Luke looked toward the path to the parking lot. “Probably went to his car to get handcuffs, you think?
“No,” the girl said gently. “He said he has something he wants us to see. Me too, I guess. But he wanted you to be here.”
Maribel hesitated, then did something that, for her, was bold. She stood and, before the boy could pull away, gave him a reassuring hug. “We’re all in this together,” sh
e said. “Sabina and I talked about it. We aren’t going to let you take the blame for something we all did. Besides, I was in charge of the boat that night.”
“Blame for what? We told the truth.” Luke said this in a flat tone without emotion. But the way he looked into Maribel’s dark, bright eyes communicated a secret they shared. “The pit bull got struck by lightning. She stopped breathing, and we did our best to save her. And that jerk didn’t even come back to bury her.” The boy turned away, adding, “I suppose now he wants to dig up her grave, huh? The police believed us—until today. I wonder what happened?”

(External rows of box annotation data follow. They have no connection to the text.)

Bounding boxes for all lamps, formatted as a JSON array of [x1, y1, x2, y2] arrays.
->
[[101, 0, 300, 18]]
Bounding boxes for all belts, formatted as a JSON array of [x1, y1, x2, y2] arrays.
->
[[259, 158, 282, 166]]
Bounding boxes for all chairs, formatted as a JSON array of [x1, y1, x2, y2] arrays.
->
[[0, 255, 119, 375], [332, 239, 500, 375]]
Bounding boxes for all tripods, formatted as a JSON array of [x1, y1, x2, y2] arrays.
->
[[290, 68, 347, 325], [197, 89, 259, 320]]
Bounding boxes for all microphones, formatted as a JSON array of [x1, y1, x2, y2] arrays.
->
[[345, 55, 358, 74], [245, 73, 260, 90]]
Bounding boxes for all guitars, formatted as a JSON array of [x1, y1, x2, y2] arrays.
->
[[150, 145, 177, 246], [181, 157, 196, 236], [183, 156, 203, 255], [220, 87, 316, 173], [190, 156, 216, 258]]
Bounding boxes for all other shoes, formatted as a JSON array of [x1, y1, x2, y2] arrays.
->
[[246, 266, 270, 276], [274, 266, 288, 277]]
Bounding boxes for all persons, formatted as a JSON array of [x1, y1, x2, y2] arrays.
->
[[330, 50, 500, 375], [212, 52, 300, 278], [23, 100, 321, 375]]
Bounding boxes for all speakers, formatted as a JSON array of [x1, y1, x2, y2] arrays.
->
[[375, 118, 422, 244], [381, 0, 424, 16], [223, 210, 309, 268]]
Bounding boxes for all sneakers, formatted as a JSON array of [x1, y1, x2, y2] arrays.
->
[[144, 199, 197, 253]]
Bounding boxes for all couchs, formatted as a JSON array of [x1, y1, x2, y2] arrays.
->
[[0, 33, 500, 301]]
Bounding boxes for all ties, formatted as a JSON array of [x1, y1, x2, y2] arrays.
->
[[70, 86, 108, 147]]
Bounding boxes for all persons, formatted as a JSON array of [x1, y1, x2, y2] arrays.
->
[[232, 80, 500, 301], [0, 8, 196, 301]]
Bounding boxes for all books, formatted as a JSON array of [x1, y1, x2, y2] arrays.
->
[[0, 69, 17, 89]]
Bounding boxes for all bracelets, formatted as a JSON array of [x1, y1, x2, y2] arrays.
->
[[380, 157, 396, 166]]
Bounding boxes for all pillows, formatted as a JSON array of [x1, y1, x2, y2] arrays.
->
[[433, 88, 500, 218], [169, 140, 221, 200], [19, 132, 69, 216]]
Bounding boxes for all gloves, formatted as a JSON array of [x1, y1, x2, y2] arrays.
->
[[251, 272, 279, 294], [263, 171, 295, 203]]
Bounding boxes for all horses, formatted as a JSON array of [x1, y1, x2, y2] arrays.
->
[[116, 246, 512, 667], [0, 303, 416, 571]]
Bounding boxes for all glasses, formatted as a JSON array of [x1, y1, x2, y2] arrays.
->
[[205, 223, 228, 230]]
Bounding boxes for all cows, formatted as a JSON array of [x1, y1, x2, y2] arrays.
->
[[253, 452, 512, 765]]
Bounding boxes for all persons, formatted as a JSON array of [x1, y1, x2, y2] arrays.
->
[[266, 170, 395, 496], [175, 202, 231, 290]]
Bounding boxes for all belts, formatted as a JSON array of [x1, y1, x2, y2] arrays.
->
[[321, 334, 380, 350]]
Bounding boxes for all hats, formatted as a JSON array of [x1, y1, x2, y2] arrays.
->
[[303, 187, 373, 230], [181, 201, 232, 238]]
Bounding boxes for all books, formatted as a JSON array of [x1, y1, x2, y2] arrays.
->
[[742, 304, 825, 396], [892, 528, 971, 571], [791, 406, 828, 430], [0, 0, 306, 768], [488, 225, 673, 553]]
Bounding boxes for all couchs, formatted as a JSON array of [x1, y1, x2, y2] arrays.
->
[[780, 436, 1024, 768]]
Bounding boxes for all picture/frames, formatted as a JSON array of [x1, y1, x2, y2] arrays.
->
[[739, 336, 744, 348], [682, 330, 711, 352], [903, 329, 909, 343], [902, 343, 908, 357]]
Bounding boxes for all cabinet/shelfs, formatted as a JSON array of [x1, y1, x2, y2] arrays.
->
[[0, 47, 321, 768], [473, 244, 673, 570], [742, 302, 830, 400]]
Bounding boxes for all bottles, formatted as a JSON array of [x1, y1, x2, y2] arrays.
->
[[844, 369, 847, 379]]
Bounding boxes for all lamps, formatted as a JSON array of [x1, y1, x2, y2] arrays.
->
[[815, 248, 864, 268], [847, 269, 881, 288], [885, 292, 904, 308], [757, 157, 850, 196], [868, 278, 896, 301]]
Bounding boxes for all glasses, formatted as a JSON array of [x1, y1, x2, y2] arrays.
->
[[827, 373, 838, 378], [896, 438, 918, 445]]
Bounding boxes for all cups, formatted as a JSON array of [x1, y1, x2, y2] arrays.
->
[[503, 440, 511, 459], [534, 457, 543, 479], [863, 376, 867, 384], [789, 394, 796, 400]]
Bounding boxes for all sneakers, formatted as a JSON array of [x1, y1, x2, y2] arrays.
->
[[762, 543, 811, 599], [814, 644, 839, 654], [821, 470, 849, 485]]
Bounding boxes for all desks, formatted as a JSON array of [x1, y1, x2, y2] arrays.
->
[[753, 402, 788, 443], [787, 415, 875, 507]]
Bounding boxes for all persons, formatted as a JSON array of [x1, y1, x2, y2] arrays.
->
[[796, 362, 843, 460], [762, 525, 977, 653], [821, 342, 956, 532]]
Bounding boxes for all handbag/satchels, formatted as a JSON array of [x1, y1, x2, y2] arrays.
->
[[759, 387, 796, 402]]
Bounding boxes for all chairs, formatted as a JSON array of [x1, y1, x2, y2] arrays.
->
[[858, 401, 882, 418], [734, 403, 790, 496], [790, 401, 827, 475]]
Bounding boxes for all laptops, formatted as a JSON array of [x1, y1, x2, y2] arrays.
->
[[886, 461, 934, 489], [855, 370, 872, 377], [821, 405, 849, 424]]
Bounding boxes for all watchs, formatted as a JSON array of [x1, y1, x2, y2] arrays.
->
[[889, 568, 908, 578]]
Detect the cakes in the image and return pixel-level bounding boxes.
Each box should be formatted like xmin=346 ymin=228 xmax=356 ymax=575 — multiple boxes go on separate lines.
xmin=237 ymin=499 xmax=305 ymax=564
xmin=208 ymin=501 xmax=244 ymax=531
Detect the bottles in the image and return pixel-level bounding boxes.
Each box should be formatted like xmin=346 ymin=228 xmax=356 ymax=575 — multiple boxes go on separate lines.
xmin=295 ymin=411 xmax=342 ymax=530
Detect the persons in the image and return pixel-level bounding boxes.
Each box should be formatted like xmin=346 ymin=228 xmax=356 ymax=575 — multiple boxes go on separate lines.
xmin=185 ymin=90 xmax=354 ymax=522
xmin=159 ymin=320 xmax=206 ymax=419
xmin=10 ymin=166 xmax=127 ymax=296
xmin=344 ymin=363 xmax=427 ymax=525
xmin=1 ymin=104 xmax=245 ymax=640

The girl started to respond, then whispered, “Quiet. Here he comes.”
The bulky silhouette of the detective came down the path toward them.
TWENTY-FOUR
FORTUNE AND A SPIKED COLLAR
When the detective returned from his car, he handed Maribel and Luke the front page from the island newspaper.
“This won’t be out until tomorrow,” the detective said, “so I had the editor slip me a couple of copies. I thought you might like to have them framed. What do you think? I picked them up on the way here.”
Luke, who had been expecting handcuffs, looked over Maribel’s shoulder. Together, they read the headline at the top of the page:
Police Credit Kids for Busting International Fin Ring
Detective Apologizes, says $50,000 Reward on Its Way
Maribel felt a little dizzy. She knew the reward was a possibility but hadn’t allowed herself to think about it.
Luke looked up at the detective “You apologized? Why? We’re not mad at you.”
“You should be,” the detective said. “Especially Maribel and her little sister. I was so sure you kids were … well, exaggerating. I felt like an idiot when I finally saw the video you shot. That took a heck of a lot of courage, young lady. Quick thinking, too.”